En Europe, le contraste est saisissant. Les cryptoactifs n’ont toujours pas droit de cité comme monnaie. Leur utilisation reste possible, mais sous le joug d’une surveillance renforcée. La réglementation crypto-monnaies multiplie les exigences : déclarations fiscales, lutte contre le blanchiment, dispositifs anti-financement du terrorisme. Les plateformes ont l’obligation de contrôler l’identité des clients, de tracer les flux, de signaler tout mouvement suspect. Côté fiscalité, chaque revente de crypto-monnaie bitcoin peut générer un impôt, avec des taux qui varient selon la nature du revenu et la législation du pays.

Aux États-Unis, la pression réglementaire ne faiblit pas. La Securities and Exchange Commission multiplie les contrôles, la régulation des marchés financiers s’étend à l’ensemble du secteur. Les sanctions peuvent tomber très vite en cas de manquement. D’un État fédéral à l’autre, le bitcoin btc est tantôt toléré, tantôt limité, parfois interdit dans les paiements publics.

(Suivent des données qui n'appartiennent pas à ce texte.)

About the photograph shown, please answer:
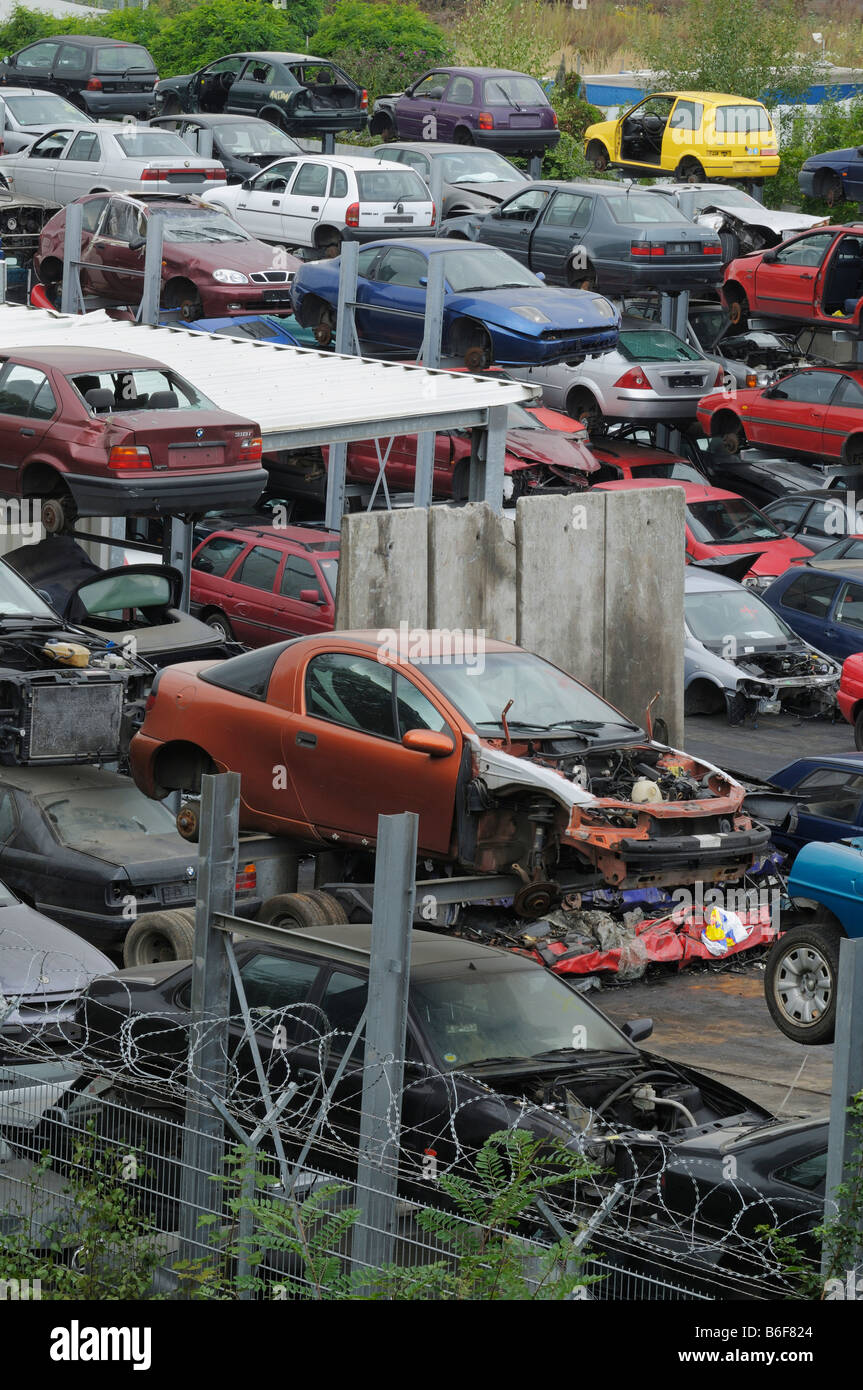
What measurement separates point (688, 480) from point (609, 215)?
241 inches

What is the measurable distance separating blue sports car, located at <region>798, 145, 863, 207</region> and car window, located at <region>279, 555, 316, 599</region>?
52.1ft

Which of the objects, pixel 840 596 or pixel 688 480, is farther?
pixel 688 480

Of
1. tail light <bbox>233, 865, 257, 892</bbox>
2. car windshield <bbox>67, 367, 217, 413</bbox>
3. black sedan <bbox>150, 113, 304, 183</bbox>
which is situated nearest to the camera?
tail light <bbox>233, 865, 257, 892</bbox>

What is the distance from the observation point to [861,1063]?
20.4 feet

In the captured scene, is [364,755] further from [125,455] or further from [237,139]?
[237,139]

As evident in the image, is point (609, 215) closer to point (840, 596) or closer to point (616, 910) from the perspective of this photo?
point (840, 596)

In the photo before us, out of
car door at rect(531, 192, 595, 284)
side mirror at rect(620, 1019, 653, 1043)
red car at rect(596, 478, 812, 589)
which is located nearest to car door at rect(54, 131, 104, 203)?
car door at rect(531, 192, 595, 284)

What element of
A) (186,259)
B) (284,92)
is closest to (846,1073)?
(186,259)

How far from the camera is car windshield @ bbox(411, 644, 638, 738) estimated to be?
12828 millimetres

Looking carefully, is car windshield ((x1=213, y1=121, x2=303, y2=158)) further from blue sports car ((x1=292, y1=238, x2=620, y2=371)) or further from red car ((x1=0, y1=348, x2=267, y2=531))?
red car ((x1=0, y1=348, x2=267, y2=531))

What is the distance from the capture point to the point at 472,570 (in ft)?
55.2

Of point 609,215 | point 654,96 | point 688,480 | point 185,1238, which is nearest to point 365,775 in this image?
point 185,1238

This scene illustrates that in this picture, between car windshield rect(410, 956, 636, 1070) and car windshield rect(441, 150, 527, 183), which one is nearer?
car windshield rect(410, 956, 636, 1070)
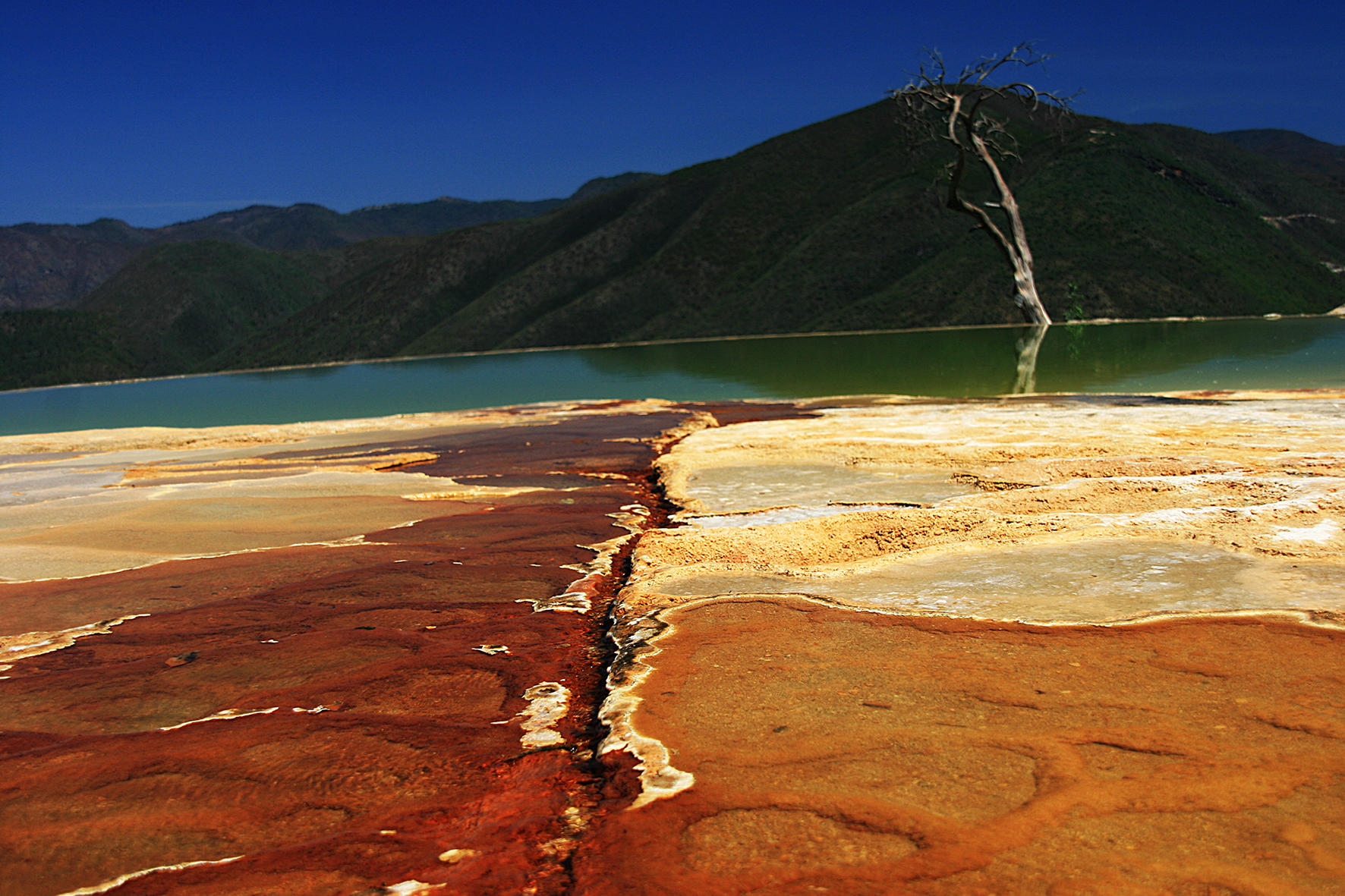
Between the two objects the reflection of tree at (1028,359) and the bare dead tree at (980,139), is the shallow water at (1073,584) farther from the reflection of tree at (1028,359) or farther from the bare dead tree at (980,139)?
the bare dead tree at (980,139)

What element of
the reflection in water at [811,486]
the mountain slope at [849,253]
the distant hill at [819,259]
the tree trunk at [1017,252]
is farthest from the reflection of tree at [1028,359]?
the reflection in water at [811,486]

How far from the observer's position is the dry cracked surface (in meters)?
2.50

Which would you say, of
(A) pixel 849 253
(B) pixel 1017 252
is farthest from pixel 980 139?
(A) pixel 849 253

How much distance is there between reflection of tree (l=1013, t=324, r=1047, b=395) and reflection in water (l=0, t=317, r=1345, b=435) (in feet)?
0.23

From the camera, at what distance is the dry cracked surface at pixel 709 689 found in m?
2.50

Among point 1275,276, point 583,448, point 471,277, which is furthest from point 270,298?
point 583,448

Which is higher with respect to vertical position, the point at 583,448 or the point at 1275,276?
the point at 1275,276

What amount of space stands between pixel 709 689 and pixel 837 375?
76.6 ft

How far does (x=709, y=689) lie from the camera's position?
11.9 feet

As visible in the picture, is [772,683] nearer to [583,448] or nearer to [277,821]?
[277,821]

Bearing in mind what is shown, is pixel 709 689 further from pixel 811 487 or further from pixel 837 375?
pixel 837 375

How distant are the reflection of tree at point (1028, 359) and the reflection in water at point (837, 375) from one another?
2.8 inches

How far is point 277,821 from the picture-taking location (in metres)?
2.81

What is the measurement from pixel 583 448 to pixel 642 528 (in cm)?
506
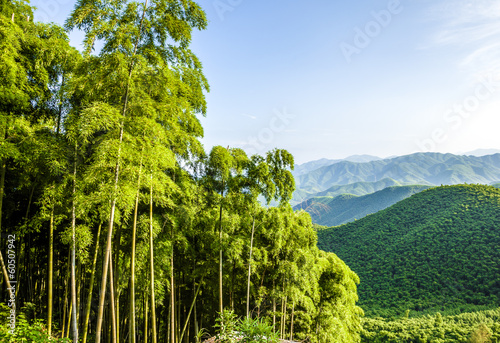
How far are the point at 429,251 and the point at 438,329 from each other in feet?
41.4

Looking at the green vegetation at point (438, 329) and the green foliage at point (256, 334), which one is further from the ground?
the green foliage at point (256, 334)

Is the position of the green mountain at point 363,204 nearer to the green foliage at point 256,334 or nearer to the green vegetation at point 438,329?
the green vegetation at point 438,329

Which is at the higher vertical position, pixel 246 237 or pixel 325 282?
pixel 246 237

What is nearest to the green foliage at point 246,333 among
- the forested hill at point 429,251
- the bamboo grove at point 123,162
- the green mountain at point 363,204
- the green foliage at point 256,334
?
the green foliage at point 256,334

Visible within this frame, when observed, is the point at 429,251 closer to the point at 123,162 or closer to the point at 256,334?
the point at 256,334

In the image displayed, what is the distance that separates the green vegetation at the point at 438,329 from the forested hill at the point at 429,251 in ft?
6.78

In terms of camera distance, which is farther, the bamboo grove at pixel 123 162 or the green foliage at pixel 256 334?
the bamboo grove at pixel 123 162

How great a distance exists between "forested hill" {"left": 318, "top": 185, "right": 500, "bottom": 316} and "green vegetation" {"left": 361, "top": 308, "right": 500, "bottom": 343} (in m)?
2.07

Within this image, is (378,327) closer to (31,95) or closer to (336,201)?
(31,95)

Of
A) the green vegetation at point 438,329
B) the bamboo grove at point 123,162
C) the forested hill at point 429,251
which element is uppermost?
the bamboo grove at point 123,162

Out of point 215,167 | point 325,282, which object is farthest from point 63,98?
point 325,282

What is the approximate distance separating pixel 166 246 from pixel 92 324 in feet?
23.7

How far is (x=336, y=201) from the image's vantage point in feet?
435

Pour illustrer la diversité des situations, voici quelques exemples concrets selon les législations nationales :

  • En France : toute plus-value annuelle supérieure à 305 euros sur les crypto-monnaies doit être déclarée au fisc.
  • Au Pakistan et au Bangladesh : toute utilisation du bitcoin expose à des poursuites pénales.
  • Au Kazakhstan ou à Hong Kong : le bitcoin est accepté dans le cadre d’expérimentations réglementaires, mais ne bénéficie d’aucun statut légal particulier.

Dans ce contexte mouvant, chaque utilisateur doit composer avec l’incertitude. Détenir, investir, commercer en bitcoin revient souvent à avancer à tâtons, sous la menace d’un changement de réglementation crypto-monnaies qui peut surgir sans prévenir. La flexibilité et la vigilance deviennent des alliées indispensables, tant l’équilibre reste précaire. L’avenir du bitcoin, lui, se joue à la frontière mouvante entre innovation et contrôle étatique, dans un monde qui hésite toujours à lui accorder sa place au grand jour.